## Provided records
* BEGIN *

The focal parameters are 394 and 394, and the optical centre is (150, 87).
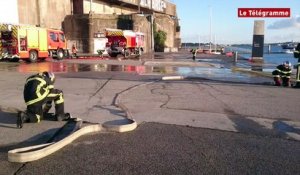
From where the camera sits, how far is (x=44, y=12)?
4391 cm

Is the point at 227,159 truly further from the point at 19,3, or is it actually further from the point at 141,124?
the point at 19,3

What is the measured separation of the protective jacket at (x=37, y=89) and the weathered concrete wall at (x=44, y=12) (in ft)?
112

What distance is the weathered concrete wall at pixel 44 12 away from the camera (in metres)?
40.6

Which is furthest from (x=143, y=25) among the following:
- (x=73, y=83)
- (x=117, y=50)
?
(x=73, y=83)

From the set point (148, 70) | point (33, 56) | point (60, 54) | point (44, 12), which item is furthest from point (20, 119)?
point (44, 12)

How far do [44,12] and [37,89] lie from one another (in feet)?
125

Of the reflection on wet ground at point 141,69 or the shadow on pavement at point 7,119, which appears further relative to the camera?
the reflection on wet ground at point 141,69

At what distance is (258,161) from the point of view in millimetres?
5902

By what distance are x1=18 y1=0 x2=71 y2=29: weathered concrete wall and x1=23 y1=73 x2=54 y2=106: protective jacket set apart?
34.2 meters

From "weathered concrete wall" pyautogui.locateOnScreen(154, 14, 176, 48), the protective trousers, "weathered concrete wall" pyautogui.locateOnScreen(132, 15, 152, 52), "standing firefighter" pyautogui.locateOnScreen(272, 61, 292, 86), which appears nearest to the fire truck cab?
"standing firefighter" pyautogui.locateOnScreen(272, 61, 292, 86)

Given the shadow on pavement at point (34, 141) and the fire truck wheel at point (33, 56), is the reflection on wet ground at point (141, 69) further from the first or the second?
the shadow on pavement at point (34, 141)

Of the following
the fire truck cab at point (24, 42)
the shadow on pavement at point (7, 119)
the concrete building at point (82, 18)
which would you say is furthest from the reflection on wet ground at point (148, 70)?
the concrete building at point (82, 18)

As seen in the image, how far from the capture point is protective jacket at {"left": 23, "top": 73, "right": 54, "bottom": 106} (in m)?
8.05

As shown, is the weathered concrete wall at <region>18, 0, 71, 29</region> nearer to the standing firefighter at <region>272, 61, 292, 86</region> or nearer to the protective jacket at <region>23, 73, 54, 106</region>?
the standing firefighter at <region>272, 61, 292, 86</region>
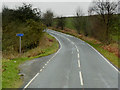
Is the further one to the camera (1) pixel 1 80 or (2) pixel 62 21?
(2) pixel 62 21

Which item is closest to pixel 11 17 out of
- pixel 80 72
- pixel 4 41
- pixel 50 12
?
pixel 4 41

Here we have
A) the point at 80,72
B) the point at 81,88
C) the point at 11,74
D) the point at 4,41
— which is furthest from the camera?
the point at 4,41

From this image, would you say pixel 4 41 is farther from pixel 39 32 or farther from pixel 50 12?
pixel 50 12

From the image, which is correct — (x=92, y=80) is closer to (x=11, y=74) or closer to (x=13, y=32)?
(x=11, y=74)

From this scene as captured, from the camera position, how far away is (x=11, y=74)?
10617 mm

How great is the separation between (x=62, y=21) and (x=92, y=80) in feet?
172

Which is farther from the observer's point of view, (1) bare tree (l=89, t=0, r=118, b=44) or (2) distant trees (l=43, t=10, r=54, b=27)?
(2) distant trees (l=43, t=10, r=54, b=27)

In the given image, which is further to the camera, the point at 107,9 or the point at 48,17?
the point at 48,17

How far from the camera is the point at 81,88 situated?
8258 millimetres

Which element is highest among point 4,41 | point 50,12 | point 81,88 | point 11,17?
point 50,12

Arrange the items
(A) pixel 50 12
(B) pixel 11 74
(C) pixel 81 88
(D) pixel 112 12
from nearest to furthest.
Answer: (C) pixel 81 88 → (B) pixel 11 74 → (D) pixel 112 12 → (A) pixel 50 12

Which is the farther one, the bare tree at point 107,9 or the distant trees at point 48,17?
the distant trees at point 48,17

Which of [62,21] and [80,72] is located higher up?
[62,21]

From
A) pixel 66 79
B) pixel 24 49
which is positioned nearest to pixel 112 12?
pixel 24 49
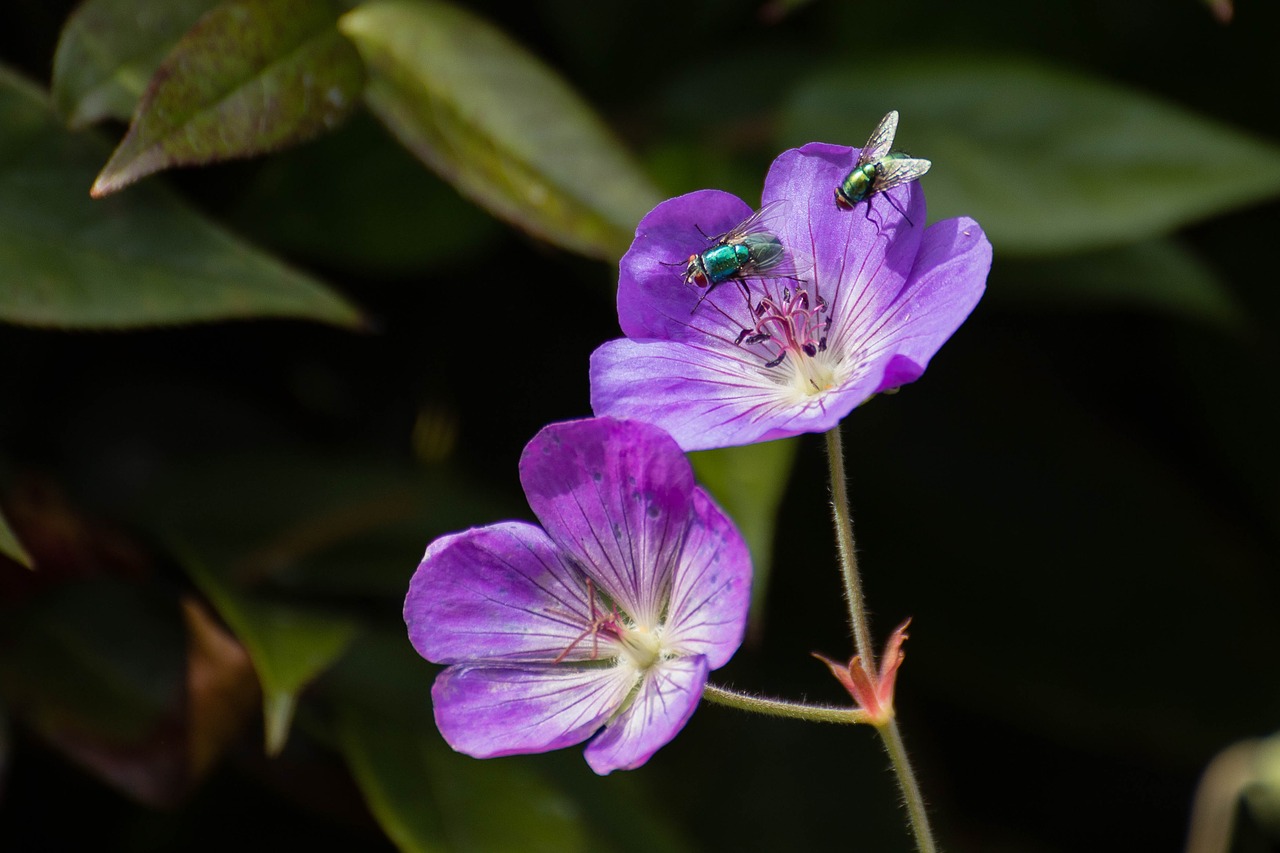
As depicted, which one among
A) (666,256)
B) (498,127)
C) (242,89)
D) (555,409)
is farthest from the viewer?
(555,409)

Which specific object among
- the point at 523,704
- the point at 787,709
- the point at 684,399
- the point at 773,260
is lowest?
the point at 523,704

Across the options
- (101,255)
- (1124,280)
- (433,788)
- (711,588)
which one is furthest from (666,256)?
(1124,280)

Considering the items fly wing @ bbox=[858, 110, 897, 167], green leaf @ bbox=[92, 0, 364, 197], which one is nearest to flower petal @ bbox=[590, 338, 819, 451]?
fly wing @ bbox=[858, 110, 897, 167]

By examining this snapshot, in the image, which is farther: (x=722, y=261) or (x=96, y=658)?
(x=96, y=658)

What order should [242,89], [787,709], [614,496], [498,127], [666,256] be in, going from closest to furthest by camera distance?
[787,709] < [614,496] < [666,256] < [242,89] < [498,127]

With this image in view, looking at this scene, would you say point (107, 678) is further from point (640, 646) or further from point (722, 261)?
point (722, 261)

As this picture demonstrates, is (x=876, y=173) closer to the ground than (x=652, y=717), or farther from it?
farther from it

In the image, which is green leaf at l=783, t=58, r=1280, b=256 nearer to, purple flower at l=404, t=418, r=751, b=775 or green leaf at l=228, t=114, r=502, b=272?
green leaf at l=228, t=114, r=502, b=272

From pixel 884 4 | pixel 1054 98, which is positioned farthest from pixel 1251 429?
pixel 884 4
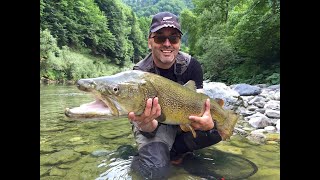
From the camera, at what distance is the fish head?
6.64ft

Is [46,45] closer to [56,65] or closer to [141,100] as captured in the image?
[56,65]

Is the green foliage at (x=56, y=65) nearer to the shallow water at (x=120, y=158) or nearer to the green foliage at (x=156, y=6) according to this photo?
the shallow water at (x=120, y=158)

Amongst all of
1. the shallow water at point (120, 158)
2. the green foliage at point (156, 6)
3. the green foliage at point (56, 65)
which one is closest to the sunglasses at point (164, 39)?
the shallow water at point (120, 158)

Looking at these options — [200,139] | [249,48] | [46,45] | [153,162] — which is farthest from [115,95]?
[46,45]

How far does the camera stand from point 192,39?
26969mm

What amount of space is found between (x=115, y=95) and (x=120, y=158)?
5.44ft

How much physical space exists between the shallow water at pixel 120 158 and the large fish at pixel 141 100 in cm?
58

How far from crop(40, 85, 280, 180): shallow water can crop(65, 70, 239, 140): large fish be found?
1.91ft

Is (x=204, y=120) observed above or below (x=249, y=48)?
below

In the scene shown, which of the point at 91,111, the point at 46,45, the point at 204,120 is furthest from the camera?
the point at 46,45

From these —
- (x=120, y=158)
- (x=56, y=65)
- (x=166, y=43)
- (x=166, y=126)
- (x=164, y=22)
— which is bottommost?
(x=120, y=158)
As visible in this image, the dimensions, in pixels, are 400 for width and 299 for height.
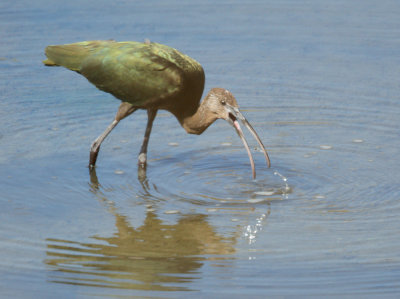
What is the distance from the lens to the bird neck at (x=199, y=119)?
7930mm

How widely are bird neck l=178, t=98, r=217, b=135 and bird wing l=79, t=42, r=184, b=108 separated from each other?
0.31 m

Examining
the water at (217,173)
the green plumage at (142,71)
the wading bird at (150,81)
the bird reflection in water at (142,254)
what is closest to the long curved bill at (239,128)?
the wading bird at (150,81)

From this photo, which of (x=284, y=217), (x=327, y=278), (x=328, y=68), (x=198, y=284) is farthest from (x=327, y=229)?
(x=328, y=68)

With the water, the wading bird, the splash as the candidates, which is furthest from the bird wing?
the splash

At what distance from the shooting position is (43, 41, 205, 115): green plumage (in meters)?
7.75

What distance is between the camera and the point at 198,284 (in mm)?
5684

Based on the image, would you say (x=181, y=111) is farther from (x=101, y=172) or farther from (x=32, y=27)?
(x=32, y=27)

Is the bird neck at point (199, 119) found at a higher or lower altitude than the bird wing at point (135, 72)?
lower

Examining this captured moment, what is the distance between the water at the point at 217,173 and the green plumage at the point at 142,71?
0.63m

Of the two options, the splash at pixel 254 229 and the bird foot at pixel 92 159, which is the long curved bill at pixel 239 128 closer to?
the splash at pixel 254 229

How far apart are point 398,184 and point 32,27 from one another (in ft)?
22.7

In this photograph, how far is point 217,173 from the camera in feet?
25.8

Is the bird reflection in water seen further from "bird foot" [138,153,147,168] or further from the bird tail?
the bird tail

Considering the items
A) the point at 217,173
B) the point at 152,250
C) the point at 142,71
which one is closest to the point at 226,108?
the point at 217,173
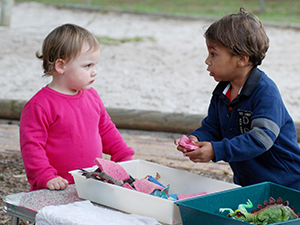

* END *

## Written exercise
How many of the rows above contain the word "away"? Reply with the number alone.

## Correct response
2